(Excerpts from spatial question records)
※ ※ ※

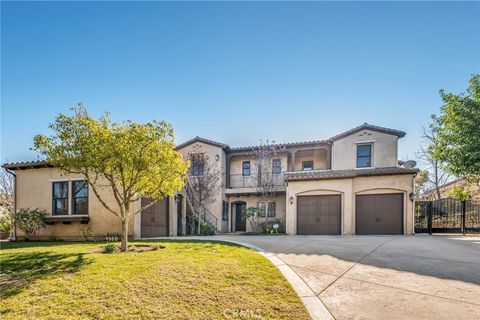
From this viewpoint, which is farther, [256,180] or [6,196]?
[256,180]

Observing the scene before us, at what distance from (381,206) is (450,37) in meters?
9.34

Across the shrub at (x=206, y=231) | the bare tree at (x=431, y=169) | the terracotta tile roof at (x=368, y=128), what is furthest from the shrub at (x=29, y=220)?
the bare tree at (x=431, y=169)

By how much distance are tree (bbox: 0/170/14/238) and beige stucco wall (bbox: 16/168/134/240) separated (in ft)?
16.7

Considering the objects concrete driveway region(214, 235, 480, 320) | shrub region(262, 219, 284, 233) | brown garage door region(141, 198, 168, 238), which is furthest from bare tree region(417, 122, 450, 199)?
brown garage door region(141, 198, 168, 238)

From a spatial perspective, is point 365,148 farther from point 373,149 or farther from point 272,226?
point 272,226

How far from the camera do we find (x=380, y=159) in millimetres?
19188

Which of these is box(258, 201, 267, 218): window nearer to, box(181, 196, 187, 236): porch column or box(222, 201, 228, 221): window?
box(222, 201, 228, 221): window

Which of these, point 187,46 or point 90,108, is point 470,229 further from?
point 90,108

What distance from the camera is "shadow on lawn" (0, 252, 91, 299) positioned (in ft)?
18.7

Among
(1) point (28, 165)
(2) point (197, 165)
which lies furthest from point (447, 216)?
(1) point (28, 165)

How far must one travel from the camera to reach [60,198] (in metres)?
15.2

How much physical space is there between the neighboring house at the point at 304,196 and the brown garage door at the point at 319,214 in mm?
58

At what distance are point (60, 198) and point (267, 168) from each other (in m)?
13.8

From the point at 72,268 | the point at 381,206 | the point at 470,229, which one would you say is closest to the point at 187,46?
the point at 72,268
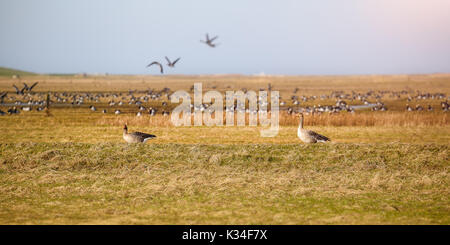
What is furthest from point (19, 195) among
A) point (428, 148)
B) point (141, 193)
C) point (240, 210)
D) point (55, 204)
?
point (428, 148)

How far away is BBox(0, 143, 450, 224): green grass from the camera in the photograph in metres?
11.0

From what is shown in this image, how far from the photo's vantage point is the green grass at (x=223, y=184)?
432 inches

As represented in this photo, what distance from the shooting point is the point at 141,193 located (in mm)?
13156

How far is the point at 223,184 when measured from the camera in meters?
14.2

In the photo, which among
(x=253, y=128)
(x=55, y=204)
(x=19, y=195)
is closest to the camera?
(x=55, y=204)

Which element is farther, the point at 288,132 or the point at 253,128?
the point at 253,128

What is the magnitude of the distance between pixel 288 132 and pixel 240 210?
15.5 meters

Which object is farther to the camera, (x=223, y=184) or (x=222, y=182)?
(x=222, y=182)

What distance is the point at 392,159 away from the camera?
59.0ft

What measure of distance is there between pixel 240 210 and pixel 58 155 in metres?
9.29
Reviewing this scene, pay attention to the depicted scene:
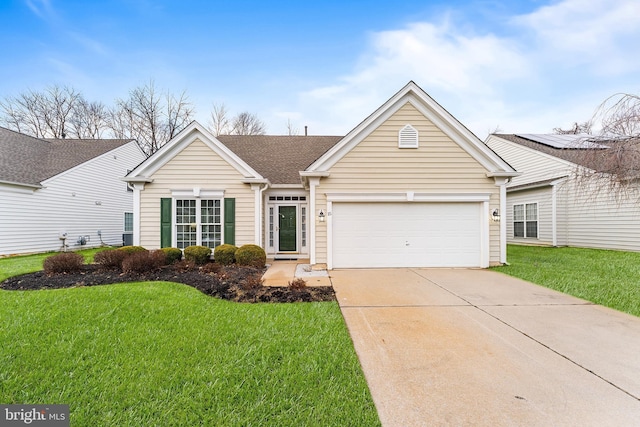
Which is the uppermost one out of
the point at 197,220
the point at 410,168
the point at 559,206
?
the point at 410,168

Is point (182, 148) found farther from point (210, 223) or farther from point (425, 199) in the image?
point (425, 199)

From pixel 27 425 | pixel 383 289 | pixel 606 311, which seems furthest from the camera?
pixel 383 289

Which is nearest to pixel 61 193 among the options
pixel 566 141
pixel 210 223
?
pixel 210 223

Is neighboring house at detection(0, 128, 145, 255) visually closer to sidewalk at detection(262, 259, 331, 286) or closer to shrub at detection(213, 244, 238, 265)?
shrub at detection(213, 244, 238, 265)

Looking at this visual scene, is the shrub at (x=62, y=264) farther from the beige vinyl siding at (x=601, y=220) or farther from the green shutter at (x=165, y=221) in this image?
the beige vinyl siding at (x=601, y=220)

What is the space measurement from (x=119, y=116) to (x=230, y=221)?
2312cm

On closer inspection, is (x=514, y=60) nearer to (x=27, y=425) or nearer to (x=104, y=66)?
(x=27, y=425)

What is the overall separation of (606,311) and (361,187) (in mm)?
5795

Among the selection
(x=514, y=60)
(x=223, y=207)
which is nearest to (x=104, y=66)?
(x=223, y=207)

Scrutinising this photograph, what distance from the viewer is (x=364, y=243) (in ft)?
28.6

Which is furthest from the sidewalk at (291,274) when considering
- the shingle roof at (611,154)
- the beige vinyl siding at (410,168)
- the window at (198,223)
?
the shingle roof at (611,154)

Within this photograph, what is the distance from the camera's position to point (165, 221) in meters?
9.45

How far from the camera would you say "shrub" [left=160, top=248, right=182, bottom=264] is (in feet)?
28.2

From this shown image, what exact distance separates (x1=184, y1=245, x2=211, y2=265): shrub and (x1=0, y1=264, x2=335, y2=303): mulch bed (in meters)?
0.95
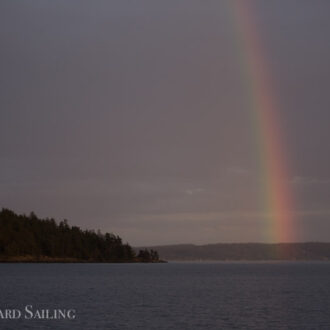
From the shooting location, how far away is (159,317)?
6969cm

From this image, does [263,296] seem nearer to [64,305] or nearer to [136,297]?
[136,297]

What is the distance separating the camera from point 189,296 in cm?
10156

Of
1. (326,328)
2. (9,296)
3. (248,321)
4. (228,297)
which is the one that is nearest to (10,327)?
(248,321)

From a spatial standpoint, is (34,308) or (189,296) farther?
(189,296)

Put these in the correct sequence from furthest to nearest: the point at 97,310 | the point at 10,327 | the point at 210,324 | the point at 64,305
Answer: the point at 64,305, the point at 97,310, the point at 210,324, the point at 10,327

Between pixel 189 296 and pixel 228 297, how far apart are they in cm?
614

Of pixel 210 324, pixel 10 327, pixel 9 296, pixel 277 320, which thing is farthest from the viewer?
pixel 9 296

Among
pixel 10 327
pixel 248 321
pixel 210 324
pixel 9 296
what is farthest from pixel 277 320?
pixel 9 296

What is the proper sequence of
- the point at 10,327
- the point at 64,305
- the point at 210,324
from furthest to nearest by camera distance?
the point at 64,305
the point at 210,324
the point at 10,327

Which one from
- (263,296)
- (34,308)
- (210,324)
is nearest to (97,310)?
(34,308)

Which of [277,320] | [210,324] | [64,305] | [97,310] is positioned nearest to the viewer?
[210,324]

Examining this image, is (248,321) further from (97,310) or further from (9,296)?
(9,296)

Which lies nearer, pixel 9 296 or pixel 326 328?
pixel 326 328

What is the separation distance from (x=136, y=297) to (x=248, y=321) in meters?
33.7
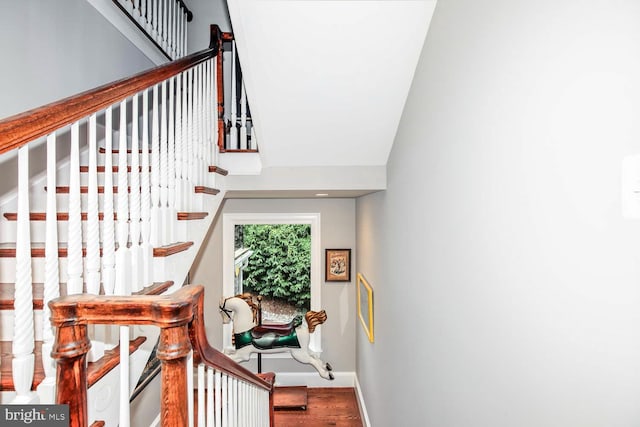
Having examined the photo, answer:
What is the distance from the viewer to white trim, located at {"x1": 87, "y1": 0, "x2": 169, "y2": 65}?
2.57 meters

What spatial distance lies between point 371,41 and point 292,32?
1.28 ft

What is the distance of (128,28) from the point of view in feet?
9.60

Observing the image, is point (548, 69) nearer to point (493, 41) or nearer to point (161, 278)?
point (493, 41)

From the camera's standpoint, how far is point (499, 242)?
40.6 inches

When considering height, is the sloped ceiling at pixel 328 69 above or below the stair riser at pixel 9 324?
above

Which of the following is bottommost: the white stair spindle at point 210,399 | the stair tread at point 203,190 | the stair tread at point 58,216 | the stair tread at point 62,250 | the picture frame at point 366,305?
the picture frame at point 366,305

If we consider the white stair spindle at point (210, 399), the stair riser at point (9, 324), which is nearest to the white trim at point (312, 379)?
the stair riser at point (9, 324)

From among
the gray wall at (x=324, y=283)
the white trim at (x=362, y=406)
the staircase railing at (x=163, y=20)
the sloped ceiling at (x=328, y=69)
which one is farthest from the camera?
the gray wall at (x=324, y=283)

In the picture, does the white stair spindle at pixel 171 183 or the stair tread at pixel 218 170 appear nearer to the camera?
the white stair spindle at pixel 171 183

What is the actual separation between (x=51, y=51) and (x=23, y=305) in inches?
73.6

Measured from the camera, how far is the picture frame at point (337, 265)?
4328mm

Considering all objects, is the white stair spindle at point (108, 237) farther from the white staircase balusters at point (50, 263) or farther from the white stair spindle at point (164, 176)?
the white stair spindle at point (164, 176)

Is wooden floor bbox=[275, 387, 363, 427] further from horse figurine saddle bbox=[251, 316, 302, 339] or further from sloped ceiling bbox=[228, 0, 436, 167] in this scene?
sloped ceiling bbox=[228, 0, 436, 167]

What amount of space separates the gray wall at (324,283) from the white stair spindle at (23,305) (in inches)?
130
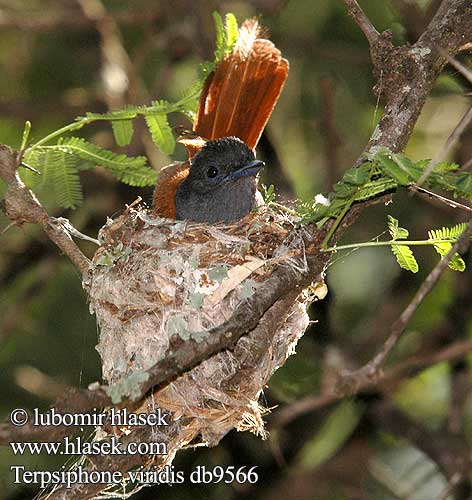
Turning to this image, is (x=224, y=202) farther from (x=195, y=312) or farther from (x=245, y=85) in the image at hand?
(x=195, y=312)

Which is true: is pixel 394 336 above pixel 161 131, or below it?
below

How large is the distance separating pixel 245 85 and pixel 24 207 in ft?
5.19

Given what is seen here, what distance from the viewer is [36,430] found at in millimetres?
2879

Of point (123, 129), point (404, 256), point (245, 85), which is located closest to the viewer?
point (404, 256)

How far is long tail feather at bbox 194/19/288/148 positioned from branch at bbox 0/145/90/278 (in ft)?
4.29

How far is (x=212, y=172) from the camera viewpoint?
19.2 ft

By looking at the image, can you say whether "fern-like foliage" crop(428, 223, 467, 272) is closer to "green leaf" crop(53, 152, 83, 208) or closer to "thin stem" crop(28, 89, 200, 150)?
"thin stem" crop(28, 89, 200, 150)

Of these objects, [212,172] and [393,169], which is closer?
[393,169]

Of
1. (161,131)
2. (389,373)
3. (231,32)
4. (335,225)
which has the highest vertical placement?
(231,32)

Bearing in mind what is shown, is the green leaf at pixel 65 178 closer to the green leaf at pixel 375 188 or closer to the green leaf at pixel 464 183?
the green leaf at pixel 375 188

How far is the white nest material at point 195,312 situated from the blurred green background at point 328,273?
137 cm

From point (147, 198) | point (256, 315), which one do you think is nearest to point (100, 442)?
point (256, 315)

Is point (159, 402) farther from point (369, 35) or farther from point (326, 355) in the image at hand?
point (326, 355)

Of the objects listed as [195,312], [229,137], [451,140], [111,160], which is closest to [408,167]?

※ ※ ※

What to produce -
Copy the lines from the one containing "How far is the white" through the end of the records, both ends included, with no changes.

Output for this exercise -
How far is the white nest material at point 195,312 situated from the blurred green background at point 328,273?
137 cm

From point (147, 198) | point (256, 315), which one do you think is nearest to point (100, 442)?
point (256, 315)

Is point (159, 402) farther from point (369, 35) or farther from point (326, 355) in the image at hand?
point (326, 355)

Of the objects listed as [195,312], [229,137], [451,140], [111,160], which is closest to [408,167]?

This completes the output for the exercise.